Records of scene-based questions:
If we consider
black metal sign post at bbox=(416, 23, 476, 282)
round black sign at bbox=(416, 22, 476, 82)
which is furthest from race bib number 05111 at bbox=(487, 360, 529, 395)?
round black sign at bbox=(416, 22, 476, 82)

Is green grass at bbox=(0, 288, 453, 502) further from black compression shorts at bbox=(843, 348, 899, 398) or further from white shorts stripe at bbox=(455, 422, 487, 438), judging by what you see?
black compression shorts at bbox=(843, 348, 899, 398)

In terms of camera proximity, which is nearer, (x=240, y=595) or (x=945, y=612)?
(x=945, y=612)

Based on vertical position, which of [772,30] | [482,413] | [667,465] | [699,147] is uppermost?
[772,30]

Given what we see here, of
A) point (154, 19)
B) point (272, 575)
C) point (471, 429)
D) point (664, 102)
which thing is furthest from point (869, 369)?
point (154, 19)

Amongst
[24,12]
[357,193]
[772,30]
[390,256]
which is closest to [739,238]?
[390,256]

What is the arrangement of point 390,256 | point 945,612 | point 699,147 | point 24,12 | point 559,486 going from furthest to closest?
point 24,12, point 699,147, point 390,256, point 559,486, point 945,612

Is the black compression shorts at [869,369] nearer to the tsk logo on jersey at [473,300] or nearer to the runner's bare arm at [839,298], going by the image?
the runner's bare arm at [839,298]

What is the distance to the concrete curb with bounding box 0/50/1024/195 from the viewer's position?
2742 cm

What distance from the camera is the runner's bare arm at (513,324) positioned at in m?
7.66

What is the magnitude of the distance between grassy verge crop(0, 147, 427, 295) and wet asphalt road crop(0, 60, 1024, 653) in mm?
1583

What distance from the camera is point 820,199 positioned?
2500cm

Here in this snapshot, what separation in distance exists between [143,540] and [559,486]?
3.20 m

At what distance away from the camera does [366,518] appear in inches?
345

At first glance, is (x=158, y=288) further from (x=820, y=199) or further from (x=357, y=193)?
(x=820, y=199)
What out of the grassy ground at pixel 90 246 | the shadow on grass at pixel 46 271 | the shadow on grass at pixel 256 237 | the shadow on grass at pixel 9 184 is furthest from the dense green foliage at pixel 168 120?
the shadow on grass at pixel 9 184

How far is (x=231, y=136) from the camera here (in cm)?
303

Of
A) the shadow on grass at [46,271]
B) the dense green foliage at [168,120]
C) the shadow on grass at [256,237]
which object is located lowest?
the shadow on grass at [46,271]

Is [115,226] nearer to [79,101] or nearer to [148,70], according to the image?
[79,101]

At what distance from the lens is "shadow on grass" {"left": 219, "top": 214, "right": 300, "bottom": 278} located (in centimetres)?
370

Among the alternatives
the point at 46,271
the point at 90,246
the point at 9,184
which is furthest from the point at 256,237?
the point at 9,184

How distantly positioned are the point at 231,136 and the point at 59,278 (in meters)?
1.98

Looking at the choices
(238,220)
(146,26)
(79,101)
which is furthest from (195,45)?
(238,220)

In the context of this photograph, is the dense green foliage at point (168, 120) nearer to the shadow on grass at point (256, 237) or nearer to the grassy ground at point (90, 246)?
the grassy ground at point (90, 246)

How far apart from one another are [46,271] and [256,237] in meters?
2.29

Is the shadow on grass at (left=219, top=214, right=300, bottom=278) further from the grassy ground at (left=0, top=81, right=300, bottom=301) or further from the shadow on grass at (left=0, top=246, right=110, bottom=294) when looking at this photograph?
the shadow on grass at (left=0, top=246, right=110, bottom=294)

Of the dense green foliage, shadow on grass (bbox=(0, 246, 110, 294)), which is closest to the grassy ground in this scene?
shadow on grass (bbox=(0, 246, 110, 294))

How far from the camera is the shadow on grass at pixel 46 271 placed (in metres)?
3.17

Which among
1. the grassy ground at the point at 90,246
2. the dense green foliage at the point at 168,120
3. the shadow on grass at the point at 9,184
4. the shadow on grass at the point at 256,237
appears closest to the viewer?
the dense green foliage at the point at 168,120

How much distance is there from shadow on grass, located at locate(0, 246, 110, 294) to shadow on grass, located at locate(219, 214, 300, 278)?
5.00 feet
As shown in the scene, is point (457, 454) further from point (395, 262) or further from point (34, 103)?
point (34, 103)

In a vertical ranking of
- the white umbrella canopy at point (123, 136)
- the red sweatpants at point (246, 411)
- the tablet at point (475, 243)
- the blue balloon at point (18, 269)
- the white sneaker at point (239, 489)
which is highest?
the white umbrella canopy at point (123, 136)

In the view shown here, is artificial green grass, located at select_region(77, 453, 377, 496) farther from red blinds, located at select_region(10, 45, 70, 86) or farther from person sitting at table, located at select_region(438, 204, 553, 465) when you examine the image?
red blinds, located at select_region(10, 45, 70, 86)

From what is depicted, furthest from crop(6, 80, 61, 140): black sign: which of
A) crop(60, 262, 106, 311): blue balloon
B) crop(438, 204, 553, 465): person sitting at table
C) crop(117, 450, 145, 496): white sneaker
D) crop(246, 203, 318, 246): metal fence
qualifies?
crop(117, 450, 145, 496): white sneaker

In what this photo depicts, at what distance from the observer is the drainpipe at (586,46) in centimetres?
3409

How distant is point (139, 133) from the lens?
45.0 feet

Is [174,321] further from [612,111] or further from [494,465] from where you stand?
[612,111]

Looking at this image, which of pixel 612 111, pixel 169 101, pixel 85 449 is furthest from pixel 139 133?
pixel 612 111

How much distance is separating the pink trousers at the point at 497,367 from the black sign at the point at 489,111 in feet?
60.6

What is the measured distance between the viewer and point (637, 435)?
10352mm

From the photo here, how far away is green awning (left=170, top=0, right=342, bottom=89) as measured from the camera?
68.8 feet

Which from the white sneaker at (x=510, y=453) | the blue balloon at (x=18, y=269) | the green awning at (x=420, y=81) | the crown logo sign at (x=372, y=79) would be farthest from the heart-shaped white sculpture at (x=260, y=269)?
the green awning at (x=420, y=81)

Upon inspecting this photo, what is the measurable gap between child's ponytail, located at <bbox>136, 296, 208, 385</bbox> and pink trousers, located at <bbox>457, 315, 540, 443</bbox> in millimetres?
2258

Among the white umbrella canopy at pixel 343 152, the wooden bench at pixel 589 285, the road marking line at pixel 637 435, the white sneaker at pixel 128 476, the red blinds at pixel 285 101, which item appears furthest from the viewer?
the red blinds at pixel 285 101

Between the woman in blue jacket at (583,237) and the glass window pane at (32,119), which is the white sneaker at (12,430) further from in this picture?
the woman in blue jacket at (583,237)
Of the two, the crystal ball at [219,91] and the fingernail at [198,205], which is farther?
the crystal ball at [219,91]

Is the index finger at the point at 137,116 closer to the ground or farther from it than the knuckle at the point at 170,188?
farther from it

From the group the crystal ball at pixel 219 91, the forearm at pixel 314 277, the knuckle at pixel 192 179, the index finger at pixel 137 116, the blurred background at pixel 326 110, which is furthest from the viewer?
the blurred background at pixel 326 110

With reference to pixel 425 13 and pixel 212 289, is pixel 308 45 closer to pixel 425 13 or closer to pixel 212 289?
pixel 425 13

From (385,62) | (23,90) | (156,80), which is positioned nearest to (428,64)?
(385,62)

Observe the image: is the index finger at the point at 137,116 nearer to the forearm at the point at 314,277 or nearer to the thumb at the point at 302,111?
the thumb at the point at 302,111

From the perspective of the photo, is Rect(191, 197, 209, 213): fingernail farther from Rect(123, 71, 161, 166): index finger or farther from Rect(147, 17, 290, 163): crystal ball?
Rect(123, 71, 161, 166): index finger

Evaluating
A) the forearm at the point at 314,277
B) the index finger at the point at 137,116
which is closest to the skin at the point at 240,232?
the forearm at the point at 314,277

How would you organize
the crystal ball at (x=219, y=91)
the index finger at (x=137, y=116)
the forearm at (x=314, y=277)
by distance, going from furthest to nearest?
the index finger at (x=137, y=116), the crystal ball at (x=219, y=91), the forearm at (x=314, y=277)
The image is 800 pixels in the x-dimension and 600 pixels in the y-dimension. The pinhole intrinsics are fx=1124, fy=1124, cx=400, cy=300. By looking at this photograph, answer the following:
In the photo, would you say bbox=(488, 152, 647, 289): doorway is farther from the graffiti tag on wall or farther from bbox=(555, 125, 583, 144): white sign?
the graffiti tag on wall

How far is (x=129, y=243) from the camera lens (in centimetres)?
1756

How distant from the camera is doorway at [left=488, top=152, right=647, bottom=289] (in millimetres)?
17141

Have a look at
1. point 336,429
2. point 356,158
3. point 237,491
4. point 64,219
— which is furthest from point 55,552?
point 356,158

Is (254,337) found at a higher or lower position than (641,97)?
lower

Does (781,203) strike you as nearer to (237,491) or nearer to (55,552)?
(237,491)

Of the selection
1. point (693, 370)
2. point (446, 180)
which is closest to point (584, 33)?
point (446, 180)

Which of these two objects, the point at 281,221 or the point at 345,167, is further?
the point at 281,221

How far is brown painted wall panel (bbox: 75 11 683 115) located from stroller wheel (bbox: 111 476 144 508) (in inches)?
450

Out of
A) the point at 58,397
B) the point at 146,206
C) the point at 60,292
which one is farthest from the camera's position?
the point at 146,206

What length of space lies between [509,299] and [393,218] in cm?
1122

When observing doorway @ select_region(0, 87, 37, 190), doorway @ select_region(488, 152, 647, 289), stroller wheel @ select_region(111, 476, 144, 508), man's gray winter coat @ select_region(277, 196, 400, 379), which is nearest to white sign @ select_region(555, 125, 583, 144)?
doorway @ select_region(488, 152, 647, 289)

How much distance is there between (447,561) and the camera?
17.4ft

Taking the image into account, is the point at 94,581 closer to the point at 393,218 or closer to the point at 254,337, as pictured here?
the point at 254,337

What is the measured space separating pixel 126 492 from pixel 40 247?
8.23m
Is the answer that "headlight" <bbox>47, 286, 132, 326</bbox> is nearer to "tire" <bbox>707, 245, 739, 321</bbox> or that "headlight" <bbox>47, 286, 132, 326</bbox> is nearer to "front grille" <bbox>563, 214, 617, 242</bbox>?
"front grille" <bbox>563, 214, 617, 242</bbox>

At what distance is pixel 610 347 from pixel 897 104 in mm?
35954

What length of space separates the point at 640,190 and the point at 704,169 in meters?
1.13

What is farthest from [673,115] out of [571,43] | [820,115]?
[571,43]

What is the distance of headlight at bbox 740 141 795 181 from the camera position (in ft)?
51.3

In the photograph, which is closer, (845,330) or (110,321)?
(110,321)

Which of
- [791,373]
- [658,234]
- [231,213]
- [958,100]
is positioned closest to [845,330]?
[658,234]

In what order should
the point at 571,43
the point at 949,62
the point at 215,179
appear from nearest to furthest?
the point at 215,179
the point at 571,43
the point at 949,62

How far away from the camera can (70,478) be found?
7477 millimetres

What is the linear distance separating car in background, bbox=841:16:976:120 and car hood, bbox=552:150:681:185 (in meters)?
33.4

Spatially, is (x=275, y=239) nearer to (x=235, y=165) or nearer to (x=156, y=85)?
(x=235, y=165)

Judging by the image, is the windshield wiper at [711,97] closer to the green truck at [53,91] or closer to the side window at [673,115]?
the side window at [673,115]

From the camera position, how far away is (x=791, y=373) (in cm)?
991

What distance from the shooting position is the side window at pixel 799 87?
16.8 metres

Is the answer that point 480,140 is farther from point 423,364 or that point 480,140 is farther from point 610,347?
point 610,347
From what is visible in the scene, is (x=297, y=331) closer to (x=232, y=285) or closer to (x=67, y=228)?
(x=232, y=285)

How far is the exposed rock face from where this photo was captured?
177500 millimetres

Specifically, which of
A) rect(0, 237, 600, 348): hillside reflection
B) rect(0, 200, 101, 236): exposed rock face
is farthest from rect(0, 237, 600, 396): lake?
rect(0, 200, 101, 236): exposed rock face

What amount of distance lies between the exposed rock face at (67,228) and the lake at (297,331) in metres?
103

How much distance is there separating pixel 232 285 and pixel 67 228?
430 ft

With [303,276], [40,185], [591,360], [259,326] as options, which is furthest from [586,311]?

> **WHAT IS EXPECTED**
Take the line in which "In what order should" occurs and each subsequent line through the end; give these lines again without alteration.

> **RESULT OF THE EXERCISE**
In what order should
the point at 571,43
the point at 949,62
the point at 215,179
appear from nearest to furthest?
the point at 215,179
the point at 571,43
the point at 949,62

How far away from the camera can (70,478) be found?
7477 millimetres

What is the linear distance separating car in background, bbox=841:16:976:120 and car hood, bbox=552:150:681:185 (in meters)?
33.4

Spatially, is (x=275, y=239) nearer to (x=235, y=165) or nearer to (x=156, y=85)?
(x=235, y=165)

Judging by the image, is the windshield wiper at [711,97] closer to the green truck at [53,91] or closer to the side window at [673,115]?
the side window at [673,115]

From the camera position, how far away is (x=791, y=373) (in cm)?
991

What distance from the shooting position is the side window at pixel 799 87?
16.8 metres

Is the answer that point 480,140 is farther from point 423,364 or that point 480,140 is farther from point 610,347?
point 610,347
From what is visible in the scene, is (x=297, y=331) closer to (x=232, y=285) or closer to (x=67, y=228)?
(x=232, y=285)

How far is the exposed rock face from where this photo was captured?
177500 millimetres

Specifically, which of
A) rect(0, 237, 600, 348): hillside reflection
B) rect(0, 200, 101, 236): exposed rock face
is farthest from rect(0, 237, 600, 396): lake?
rect(0, 200, 101, 236): exposed rock face

What amount of distance lies between the exposed rock face at (67,228) and the lake at (297,331) in metres?
103

How much distance is there separating pixel 232 285 and pixel 67 228?
430 ft

With [303,276], [40,185], [591,360], [259,326] as options, which is furthest from [586,311]?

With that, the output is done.